Some of the dwellings had only polyethylene sheets for roofs, while the roofs and walls of others were made out of coconut cadjans. Most of those living under these inhuman conditions are Tamil-speaking day labourers, who perform odd jobs in the city. They must search out such jobs on a daily basis and have neither a regular income nor any organisation to represent them.

On May 27 the police once again descended on the area and chased away the dwellers. This time the police were so brutal the people fled without taking any of their belongings. Many left behind their identity cards, which are rigorously checked at army barricades set up at several places in the city. They now can move about only at the risk of arrest.

A police guard was permanently installed at Crows Island, preventing the families from returning. They then occupied nearby Witts Wyke playground, which belongs to the Colombo municipality. Now the police insist they are illegally encroaching on public property and must vacate from there as well.

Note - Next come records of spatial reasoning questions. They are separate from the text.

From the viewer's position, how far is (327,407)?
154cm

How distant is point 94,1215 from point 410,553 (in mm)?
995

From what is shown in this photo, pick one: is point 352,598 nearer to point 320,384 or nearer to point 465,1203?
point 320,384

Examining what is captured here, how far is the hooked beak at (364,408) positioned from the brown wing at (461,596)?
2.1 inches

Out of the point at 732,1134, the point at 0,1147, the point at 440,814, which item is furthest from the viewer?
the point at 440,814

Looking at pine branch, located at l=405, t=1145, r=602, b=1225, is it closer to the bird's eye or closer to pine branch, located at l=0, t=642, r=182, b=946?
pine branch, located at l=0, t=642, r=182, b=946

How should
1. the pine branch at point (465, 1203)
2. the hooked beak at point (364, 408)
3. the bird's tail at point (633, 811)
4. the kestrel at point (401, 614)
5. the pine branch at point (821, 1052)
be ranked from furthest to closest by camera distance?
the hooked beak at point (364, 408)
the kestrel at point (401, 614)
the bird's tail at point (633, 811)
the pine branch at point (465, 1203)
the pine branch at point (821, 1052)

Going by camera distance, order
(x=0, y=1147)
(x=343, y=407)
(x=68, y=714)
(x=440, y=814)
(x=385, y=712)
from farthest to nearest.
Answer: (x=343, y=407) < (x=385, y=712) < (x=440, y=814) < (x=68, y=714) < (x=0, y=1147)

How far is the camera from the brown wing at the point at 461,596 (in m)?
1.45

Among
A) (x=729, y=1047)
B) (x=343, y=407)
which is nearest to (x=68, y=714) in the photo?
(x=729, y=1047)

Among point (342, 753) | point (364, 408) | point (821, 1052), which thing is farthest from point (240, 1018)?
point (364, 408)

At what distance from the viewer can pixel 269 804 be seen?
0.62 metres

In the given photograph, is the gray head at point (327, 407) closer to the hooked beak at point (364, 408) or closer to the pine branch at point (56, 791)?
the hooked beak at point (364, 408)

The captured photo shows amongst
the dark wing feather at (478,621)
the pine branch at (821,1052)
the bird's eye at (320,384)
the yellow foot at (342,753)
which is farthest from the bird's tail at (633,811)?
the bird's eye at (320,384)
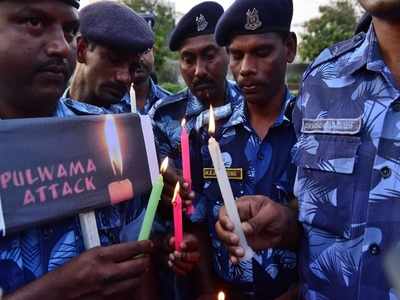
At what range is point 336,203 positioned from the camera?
1724mm

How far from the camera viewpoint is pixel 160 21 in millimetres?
24219

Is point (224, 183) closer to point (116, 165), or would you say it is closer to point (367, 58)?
point (116, 165)

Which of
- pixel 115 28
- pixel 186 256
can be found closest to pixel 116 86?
pixel 115 28

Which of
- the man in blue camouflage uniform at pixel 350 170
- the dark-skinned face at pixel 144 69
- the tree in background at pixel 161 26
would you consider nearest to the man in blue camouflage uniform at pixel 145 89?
the dark-skinned face at pixel 144 69

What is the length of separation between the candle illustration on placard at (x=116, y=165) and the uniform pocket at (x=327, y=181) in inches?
25.8

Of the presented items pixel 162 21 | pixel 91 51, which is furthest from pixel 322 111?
pixel 162 21

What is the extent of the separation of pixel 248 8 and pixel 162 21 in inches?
893

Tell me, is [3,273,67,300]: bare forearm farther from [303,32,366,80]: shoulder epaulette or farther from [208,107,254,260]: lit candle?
[303,32,366,80]: shoulder epaulette

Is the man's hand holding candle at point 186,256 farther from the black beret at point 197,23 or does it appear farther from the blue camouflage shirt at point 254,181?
the black beret at point 197,23

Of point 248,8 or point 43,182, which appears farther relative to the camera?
point 248,8

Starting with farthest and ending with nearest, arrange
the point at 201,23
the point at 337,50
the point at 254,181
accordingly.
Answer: the point at 201,23, the point at 254,181, the point at 337,50

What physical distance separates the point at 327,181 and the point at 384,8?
61 centimetres

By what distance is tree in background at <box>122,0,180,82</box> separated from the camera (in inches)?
879

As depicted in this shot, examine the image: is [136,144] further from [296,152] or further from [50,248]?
[296,152]
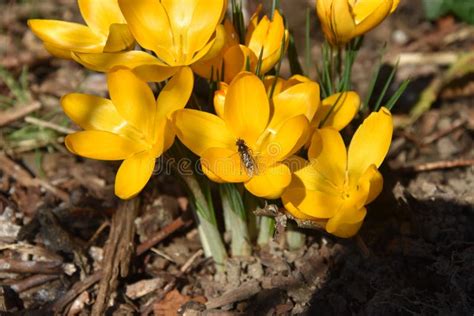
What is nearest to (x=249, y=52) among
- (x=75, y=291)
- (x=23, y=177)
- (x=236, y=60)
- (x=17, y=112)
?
(x=236, y=60)

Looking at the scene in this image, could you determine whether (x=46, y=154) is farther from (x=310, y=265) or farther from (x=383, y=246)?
(x=383, y=246)

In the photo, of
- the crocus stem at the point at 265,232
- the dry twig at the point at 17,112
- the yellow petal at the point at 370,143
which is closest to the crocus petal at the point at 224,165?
the yellow petal at the point at 370,143

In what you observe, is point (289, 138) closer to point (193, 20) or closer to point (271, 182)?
point (271, 182)

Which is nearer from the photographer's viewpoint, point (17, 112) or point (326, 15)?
point (326, 15)

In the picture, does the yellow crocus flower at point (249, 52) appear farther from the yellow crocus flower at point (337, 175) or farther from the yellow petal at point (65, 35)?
the yellow petal at point (65, 35)

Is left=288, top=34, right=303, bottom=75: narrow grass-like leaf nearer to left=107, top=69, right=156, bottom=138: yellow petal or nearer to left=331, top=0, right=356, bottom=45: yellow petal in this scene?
left=331, top=0, right=356, bottom=45: yellow petal

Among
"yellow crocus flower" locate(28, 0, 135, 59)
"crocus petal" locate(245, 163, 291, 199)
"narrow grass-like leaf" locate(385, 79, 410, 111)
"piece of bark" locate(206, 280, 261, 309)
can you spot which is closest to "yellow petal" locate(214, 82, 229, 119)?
"crocus petal" locate(245, 163, 291, 199)

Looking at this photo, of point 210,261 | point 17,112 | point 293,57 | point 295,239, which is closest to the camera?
point 293,57

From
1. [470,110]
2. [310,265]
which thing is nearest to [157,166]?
[310,265]
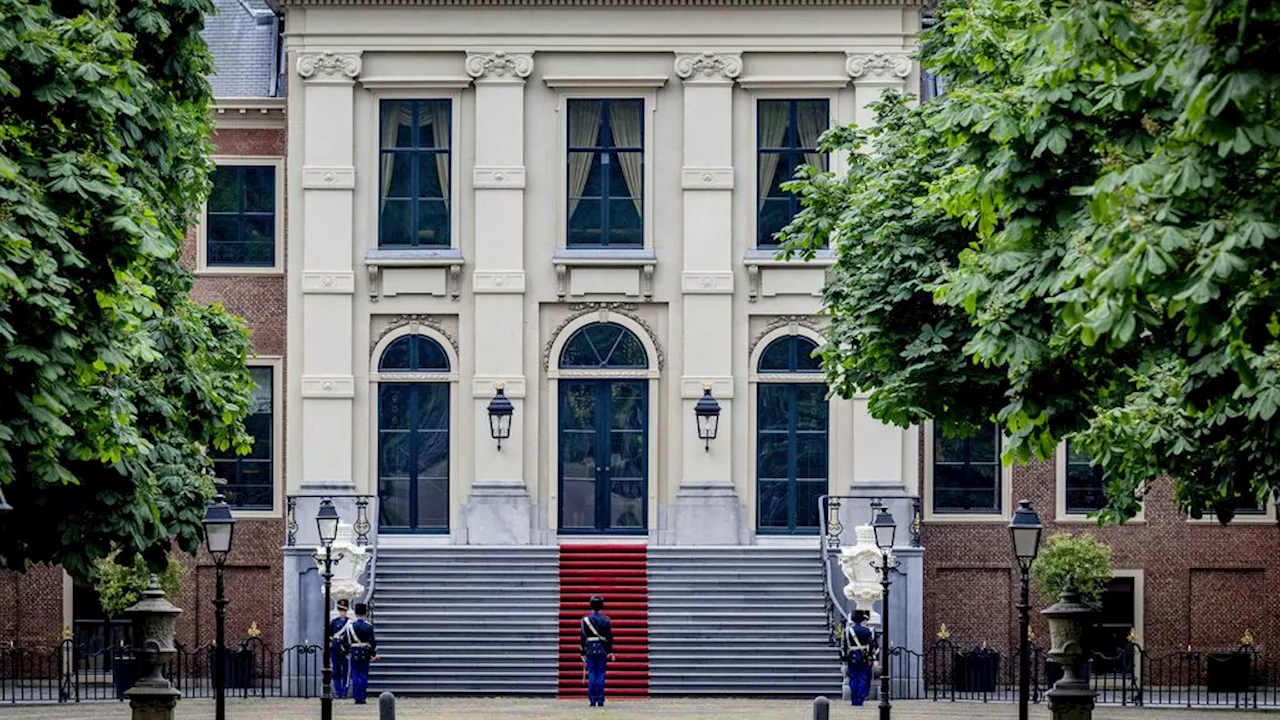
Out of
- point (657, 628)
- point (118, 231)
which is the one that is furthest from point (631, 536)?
point (118, 231)

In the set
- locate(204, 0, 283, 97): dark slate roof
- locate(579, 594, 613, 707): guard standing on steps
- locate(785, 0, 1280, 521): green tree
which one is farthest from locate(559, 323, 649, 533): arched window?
locate(785, 0, 1280, 521): green tree

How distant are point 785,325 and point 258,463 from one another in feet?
30.6

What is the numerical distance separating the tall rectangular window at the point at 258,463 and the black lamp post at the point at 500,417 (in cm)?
416

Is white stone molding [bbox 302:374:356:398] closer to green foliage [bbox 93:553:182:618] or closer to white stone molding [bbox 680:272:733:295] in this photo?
green foliage [bbox 93:553:182:618]

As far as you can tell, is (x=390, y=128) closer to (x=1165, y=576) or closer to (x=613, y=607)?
(x=613, y=607)

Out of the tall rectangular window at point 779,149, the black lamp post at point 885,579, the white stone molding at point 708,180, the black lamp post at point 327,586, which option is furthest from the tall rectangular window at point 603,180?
the black lamp post at point 327,586

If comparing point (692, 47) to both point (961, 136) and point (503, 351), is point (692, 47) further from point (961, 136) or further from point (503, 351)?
point (961, 136)

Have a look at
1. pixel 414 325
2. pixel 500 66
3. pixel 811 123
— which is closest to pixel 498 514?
pixel 414 325

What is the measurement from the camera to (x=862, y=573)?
41688 millimetres

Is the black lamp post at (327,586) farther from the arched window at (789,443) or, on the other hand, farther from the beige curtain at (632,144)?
the beige curtain at (632,144)

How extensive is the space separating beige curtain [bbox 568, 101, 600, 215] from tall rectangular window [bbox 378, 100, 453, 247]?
2037 mm

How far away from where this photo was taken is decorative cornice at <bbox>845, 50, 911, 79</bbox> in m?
44.6

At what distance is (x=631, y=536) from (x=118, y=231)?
21.7 metres

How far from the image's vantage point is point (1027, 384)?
23.1m
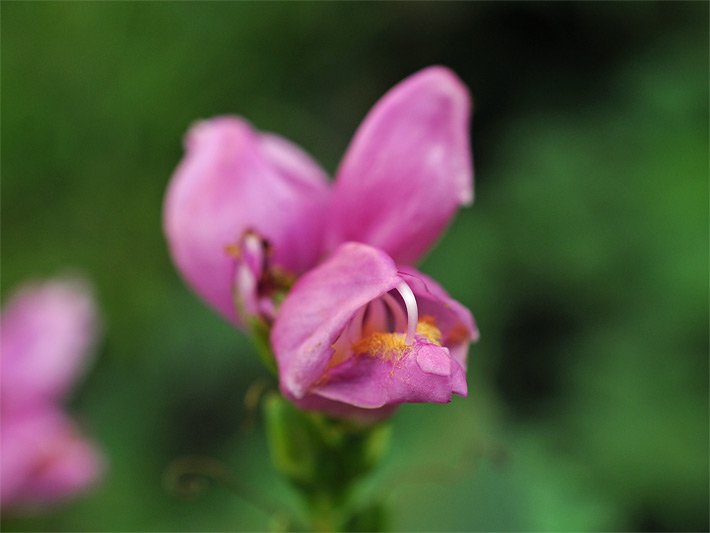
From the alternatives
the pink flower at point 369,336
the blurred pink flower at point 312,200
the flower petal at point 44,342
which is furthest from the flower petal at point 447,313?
the flower petal at point 44,342

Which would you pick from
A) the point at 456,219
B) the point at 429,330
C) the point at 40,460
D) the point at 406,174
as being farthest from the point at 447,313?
the point at 456,219

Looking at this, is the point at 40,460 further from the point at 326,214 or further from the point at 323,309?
the point at 323,309

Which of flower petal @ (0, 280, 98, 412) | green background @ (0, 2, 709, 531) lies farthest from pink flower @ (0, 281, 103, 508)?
green background @ (0, 2, 709, 531)

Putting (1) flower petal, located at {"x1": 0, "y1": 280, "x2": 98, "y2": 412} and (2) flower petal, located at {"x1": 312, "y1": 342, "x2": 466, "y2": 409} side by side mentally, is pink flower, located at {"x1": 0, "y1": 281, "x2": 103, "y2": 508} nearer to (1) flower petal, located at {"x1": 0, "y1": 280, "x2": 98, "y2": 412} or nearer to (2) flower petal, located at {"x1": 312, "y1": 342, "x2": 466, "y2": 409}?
(1) flower petal, located at {"x1": 0, "y1": 280, "x2": 98, "y2": 412}

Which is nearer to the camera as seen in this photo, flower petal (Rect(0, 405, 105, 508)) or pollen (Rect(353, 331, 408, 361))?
pollen (Rect(353, 331, 408, 361))

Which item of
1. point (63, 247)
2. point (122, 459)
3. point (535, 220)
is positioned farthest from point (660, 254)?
point (63, 247)

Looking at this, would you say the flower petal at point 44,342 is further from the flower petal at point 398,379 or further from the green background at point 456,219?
the flower petal at point 398,379
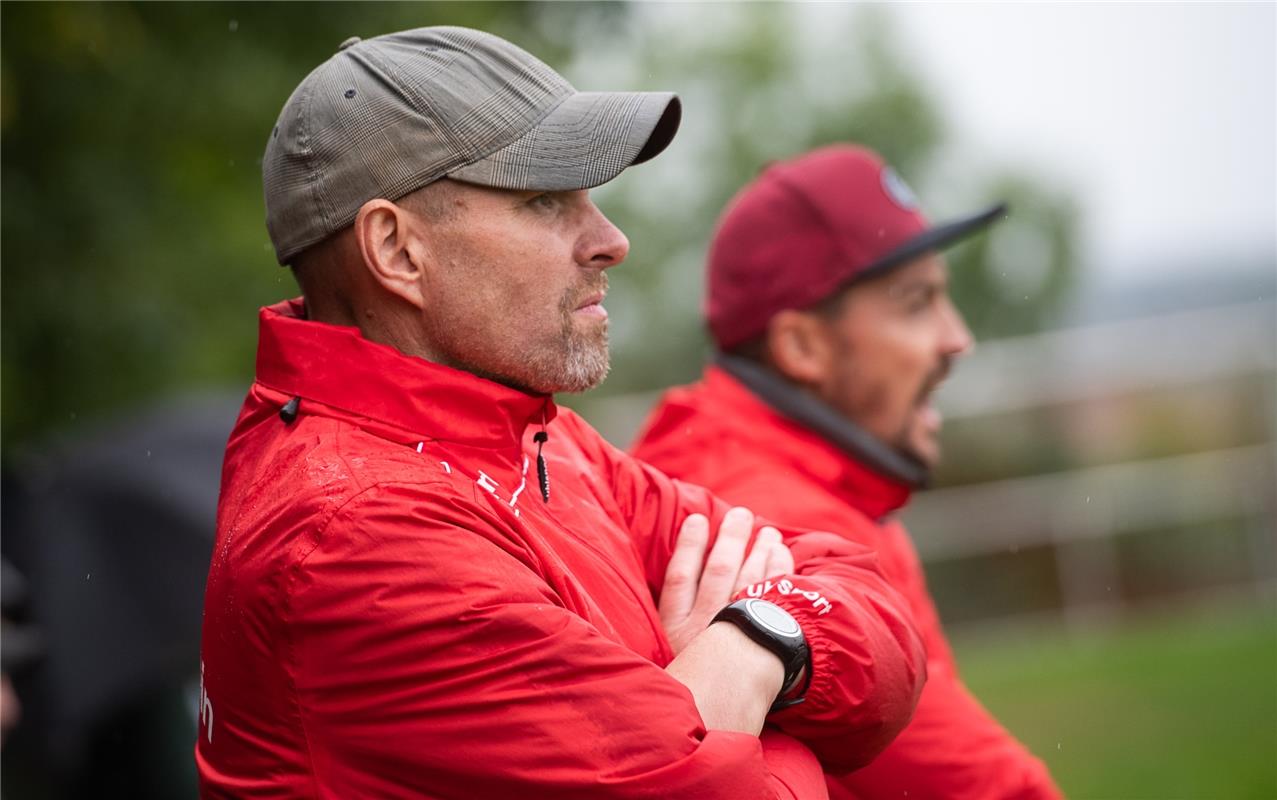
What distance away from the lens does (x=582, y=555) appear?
229 cm

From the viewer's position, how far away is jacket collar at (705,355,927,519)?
3674 mm

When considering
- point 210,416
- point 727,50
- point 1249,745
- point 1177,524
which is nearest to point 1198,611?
point 1177,524

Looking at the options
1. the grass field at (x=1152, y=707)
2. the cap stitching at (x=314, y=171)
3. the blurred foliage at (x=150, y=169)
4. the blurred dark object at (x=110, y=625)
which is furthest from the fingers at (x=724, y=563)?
the grass field at (x=1152, y=707)

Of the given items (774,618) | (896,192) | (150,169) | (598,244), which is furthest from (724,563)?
(150,169)

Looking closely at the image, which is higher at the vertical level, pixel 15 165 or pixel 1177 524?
pixel 15 165

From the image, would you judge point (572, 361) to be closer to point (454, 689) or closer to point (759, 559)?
point (759, 559)

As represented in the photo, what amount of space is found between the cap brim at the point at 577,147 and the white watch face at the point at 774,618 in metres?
0.69

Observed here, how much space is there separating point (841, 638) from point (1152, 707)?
304 inches

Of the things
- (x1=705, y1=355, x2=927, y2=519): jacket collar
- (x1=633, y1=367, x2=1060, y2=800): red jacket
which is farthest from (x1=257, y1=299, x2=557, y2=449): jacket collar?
(x1=705, y1=355, x2=927, y2=519): jacket collar

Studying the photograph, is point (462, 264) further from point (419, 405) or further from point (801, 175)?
point (801, 175)

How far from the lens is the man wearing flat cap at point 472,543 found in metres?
1.92

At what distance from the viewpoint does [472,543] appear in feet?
6.53

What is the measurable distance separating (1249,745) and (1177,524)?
251 inches

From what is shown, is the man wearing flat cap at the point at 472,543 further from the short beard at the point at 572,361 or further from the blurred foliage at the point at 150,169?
the blurred foliage at the point at 150,169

These people have no roof over their heads and are forced to move from place to place with their children, including infants. They are frequently drenched by monsoon rains.

When the Socialist Equality Party (SEP) learned of the plight of these families and visited the area, the people complained that none of the parliamentarians and municipal councillors for whom they had voted came to meet with them. They had very harsh words for these officials.

The SEP took the initiative to form an action committee to defend the Crows Island dwellers, with the participation of representatives elected by the dwellers themselves. A Central Committee member of the SEP, S.K. Keerthi, was elected by the dwellers to be the secretary of the committee.

The action committee took several decisions after hearing and discussing a political report given by its secretary on Sunday, May 30. One decision was to form teams to campaign daily for support and funds at nearby workplaces—Colombo Harbour, Fertiliser Corporation, Fisheries Corporation—and among workers in the neighbourhood. It also decided to hold a picket at the city's Town Hall centre and deliver a petition to the mayor of Colombo demanding housing facilities within the city limits.

A successful picket was held for more than an hour beginning noontime on Monday, May 31, with some 40 men and women faced with the housing problem participating alongside SEP members. A decision was taken that they should all should remain in the playground, as it could be locked up if they vacated it.

When a delegation led by the secretary of the action committee went to meet the mayor, he refused to meet with them and directed the delegates to the deputy mayor. After reviewing the petition, the deputy mayor made an appointment to meet with the delegates the next day.

The delegation demanded that the police not be used to evacuate those occupying the playground. They explained that they are staying there in the rain and without a shelter because they have no other place to go. The deputy mayor gave an undertaking that the police would not be used. The action committee immediately informed the police authorities of this assurance from the deputy mayor.

On June 1, when the deputy mayor met with the delegation, he told them he was powerless to provide a permanent place for the dwellers to live and directed them to the Ministry of Housing. Realizing that this was a tactic to demoralise the dwellers by sending them from pillar to post, the action committee insisted that it was the responsibility of the Municipal Council to provide shelter to those who live in the city, as the councillors are elected by the city's voters. At this point the deputy mayor left his office through the back door, saying that he had to attend another function.

Presently the action committee is organising daily political discussions among the dwellers at the occupation site, where they discuss the reasons for intensified social polarisation which has given rise to the housing crisis of the poor. They discuss as well the bankruptcy of all the old organisations that claim to speak for the working class. The experiences with the officials and so-called people's representatives of the capitalist regime, as well as the response received from workers and people from the neighbourhood, are also analysed.

In the course of the campaigns, SEP literature is widely sold and hundreds of rupees for the defence fund are collected. The question of forming a defence guard to protect the dwellers from attacks by the state forces has been raised and is under discussion.